After being at Lambert for so long, Mr. Wilson noticed some differences between when Lambert first started and where it is today. Most specifically, on the size of the student body and how it’s increased since Lambert opened.

In the first two or three years at Lambert, there were only 1,200 students attending. This year, there are upwards of 3,000 students attending the school. 

Due to covid, some of the students were able to experience what a small student body was like. The hallways were less crowded and the school felt emptier. Wilson compares the number of students in the building last year to the number of students in their first few years as a school.

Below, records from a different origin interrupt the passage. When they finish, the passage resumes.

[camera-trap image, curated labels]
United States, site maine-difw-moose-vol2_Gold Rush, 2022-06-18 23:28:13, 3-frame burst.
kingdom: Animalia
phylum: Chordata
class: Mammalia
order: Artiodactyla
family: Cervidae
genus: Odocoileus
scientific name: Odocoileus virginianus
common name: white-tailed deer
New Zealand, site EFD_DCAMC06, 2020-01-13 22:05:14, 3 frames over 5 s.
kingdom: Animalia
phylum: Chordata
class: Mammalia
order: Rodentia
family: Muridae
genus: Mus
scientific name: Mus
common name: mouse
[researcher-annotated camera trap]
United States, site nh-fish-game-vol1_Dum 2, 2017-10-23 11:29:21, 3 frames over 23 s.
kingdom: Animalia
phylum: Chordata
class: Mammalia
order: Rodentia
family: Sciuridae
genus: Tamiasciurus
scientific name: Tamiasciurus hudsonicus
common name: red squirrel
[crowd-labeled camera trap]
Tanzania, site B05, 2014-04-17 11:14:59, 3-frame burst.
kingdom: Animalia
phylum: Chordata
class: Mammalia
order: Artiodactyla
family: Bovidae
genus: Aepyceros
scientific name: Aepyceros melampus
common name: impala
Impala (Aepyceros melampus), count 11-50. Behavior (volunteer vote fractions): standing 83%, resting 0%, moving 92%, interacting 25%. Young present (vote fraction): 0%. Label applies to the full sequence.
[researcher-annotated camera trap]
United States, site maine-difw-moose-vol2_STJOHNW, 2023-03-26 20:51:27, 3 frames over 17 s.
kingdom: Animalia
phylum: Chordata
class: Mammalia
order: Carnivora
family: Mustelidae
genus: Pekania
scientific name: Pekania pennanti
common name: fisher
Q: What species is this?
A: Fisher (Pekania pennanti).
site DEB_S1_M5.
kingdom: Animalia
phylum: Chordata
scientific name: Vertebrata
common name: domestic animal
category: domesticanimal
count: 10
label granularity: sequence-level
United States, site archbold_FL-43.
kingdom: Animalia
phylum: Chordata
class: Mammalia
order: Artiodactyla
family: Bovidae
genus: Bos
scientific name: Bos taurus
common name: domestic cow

“For anybody who was here in school last year you know when we were at like 1500, that was like Lambert when we opened, we had 1200 students.” He continued  “and then Lambert this year with us back at 3000, that’s more of reality.”

Mr. Wilson has been able to see the students grow over the years as well. They are very successful academically, athletically, and extracurricular. This has brought a great name to Lambert, but along with the success also comes the work for it.

“The bad thing is that you’re constantly competing, maybe not so much with people beyond Lambert, but you will always be competing with people inside Lambert,” Wilson commented. 

Students are constantly competing with each other and even when they achieve success there is still more work to be done. The amount of success that Lambert has achieved is greatly due to the hard work of these students. 

Even though the competition at Lambert is really fierce, the teachers do want their students to succeed. Mr. Wilson is a great teacher who uses his experience and knowledge to connect with his students in hopes that they will succeed and flourish in successive years.